Sara Miles continues with an honest critique of Christianity shared by many people who remain outside the church. Sara asserts:
It may seem crazy to assert that any religion—much less Christianity which is the religion of our American empire, the religion of many intolerant members can be a source of healing and love. It seems ‘miraculous’ that Christian faith can be a tangible force for connection, a source of healing and basis for love. It takes a ‘leap of faith’ to assert that people can be fed with ordinary, yet mystical communion bread Christianity is so besmirched and exhausted and poisoned by centuries of misguided practices. I may seem deluded when I assert that Christian faith can transform our own real lives, not to mention change the world for the better.
Yet …this is my belief from which I live and act: At the heart of Christianity is a power that continues to guide and transform us.
As I found to my surprise and alarm, this mystical power can speak to me: not as a sappy Jesus-and-cookies or mild-mannered liberal Christian tone; nor a blustering, posturing, blaming hellfire practiced by much of the religious right.
What I hear is a voice that can crack religious, social and political convictions open. This divinely inspired voice advocates for the least qualified, least official, least likely. This underlying guidance upsets the established human order and makes a joke of certainty. Even despite human reason, this faith proclaims that the hungry will be fed, that those cast down will be raised up and that ALL things, including our own failures are being made anew. It offers food without exception to the “worthy” and “unworthy.”
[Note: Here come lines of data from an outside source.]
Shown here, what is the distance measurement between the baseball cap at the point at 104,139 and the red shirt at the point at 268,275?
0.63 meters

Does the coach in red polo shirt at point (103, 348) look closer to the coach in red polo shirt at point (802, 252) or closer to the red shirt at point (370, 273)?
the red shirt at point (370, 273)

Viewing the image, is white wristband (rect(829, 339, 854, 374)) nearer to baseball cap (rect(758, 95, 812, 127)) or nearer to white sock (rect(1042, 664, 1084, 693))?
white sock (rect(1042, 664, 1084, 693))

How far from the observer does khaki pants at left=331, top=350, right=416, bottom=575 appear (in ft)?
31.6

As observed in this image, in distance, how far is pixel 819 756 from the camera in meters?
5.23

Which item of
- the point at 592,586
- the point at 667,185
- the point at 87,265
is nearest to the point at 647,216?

Our faithful God offers sustenance to the screwed-up and the pious. And Jesus commands everyone to do the same—to feed and tend the sheep. Christian faith does not promise to solve or erase suffering—but to transform even hardships into something beyond our own envisioning.
It promises that by loving one another (and others!) even thru pain—we will find more life. And Christian faith insists that by opening ourselves to strangers, people who are despised or frightening or seemingly unintelligible to us, we will see more and more of the holy. That’s because, without exception all people are one body: God’s.